The U.S. Supreme Court on Thursday unanimously upheld a 2017 ruling by the FCC to loosen media ownership regulations, including an end to the so-called cross-ownership ban. That ban prohibits one entity from owning a newspaper and a TV or radio station in the same market.
The FCC’s long, tortured history on cross-ownership shaped the Boston media scene from the 1950s through the ’80s. Although the ban wasn’t formalized until 1975, the FCC had much to say about the issue well before that. No one told the story better than John Aloysius Farrell in his 2001 book “Tip O’Neill and the Democratic Century,” which I wrote about for The Boston Phoenix.
It’s a pretty amazing tale, and it’s crucial if you want to understand how the dynamic between The Boston Globe and the Boston Herald played out over the course of those decades. The very short version: the Boston Herald Traveler, with the support of the Kennedys, obtained the license to Channel 5 in the 1950s through corrupt means. The Globe, with the help of O’Neill, then a young congressman, exposed that corruption. That, in turn, led to the Herald’s losing the license to Channel 5 in the early 1970s, thus cementing the Globe’s status as the city’s dominant daily newspaper.

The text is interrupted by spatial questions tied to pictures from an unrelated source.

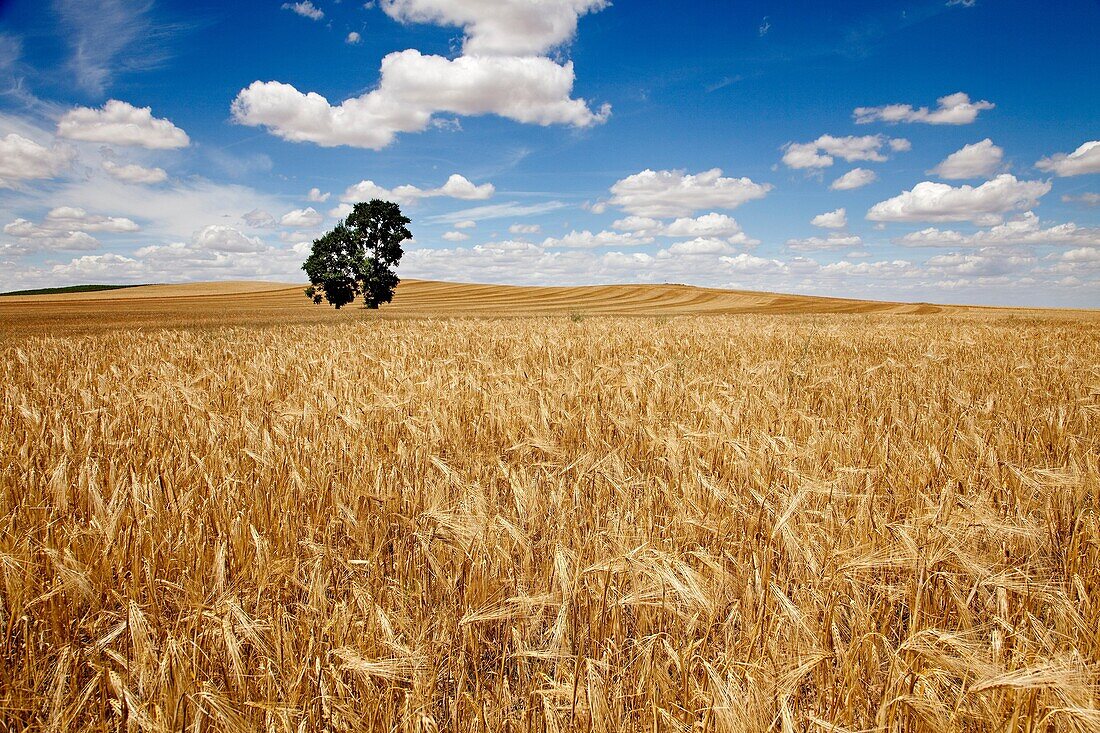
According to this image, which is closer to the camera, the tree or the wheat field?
the wheat field

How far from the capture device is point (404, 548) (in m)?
2.02

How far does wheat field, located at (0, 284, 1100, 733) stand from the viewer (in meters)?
1.21

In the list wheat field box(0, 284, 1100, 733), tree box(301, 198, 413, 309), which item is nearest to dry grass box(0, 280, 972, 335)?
tree box(301, 198, 413, 309)

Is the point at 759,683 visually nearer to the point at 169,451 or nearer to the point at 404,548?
the point at 404,548

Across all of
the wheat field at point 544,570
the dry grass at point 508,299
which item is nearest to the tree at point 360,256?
the dry grass at point 508,299

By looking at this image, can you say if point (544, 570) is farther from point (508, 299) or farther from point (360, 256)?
point (508, 299)

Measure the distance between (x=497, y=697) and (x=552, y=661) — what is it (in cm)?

The final act played out in the late 1980s when Rupert Murdoch, who then owned the Herald, bought Channel 25 and sought a waiver from the FCC that would have allowed him to keep both. Sen. Ted Kennedy slipped an amendment into a bill that made it virtually impossible for the FCC to grant such a waiver. Several years later Murdoch sold the Herald to Pat Purcell, a longtime lieutenant. Although the Herald enjoyed a few years of prosperity under Purcell, it eventually entered a long, slow decline, ending in bankruptcy and the sale to the hedge fund Alden Global Capital in 2018.

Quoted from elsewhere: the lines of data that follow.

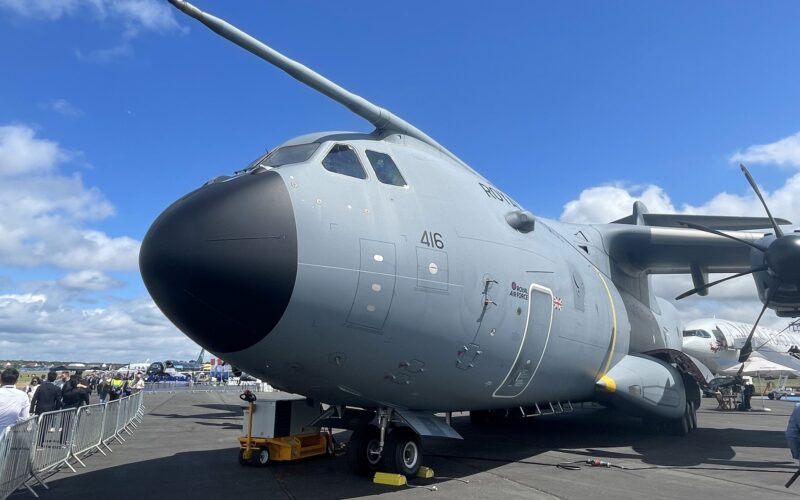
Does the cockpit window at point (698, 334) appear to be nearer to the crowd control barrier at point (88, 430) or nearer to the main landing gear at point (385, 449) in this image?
the main landing gear at point (385, 449)

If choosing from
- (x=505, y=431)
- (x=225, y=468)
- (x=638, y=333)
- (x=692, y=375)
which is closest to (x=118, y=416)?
(x=225, y=468)

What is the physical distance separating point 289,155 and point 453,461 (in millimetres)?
5707

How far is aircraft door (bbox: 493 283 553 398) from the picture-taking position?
8.03 m

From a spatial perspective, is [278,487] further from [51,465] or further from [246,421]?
[51,465]

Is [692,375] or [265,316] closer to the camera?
[265,316]

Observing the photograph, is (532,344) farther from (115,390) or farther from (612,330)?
(115,390)

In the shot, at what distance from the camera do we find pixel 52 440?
9.12 metres

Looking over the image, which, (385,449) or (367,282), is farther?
(385,449)

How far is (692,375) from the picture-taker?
13.1m

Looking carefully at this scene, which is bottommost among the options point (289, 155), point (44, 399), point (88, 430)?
point (88, 430)

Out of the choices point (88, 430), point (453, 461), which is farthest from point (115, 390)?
point (453, 461)

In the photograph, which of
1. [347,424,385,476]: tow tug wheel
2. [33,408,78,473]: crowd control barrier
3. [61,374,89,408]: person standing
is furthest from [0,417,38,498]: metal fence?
[61,374,89,408]: person standing

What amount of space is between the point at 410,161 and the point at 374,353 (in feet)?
8.41

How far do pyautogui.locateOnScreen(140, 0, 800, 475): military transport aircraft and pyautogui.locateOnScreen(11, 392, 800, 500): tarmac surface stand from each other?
941 millimetres
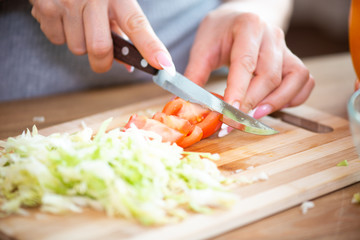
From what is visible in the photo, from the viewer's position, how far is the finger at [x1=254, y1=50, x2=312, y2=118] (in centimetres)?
177

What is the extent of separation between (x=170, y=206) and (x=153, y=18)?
1549 mm

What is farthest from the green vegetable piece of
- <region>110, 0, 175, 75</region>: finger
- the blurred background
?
the blurred background

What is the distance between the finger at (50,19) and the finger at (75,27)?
48 mm

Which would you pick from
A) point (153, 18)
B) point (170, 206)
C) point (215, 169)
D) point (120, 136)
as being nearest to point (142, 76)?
point (153, 18)

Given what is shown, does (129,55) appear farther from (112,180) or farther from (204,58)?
(112,180)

So now that the cross-ownership ban is gone, what’s next? A number of organizations, including the media-reform group Free Press, opposed the FCC’s move, arguing that it will make it more difficult for local groups, including those representing women and people of color, to acquire media outlets. I agree, although there’s also a case to be made that newspapers and, to some extent, broadcast media are so moribund that ownership regulations are more about the last century than this one.
It does seem likely to me that we’re going to see newsrooms that combine newspaper and broadcast operations in an attempt to save money. We’ll see less diversity and less coverage as a result. But given that virtually all media have shifted to the unregulated internet, the ultimate effect of such consolidation is yet to be determined.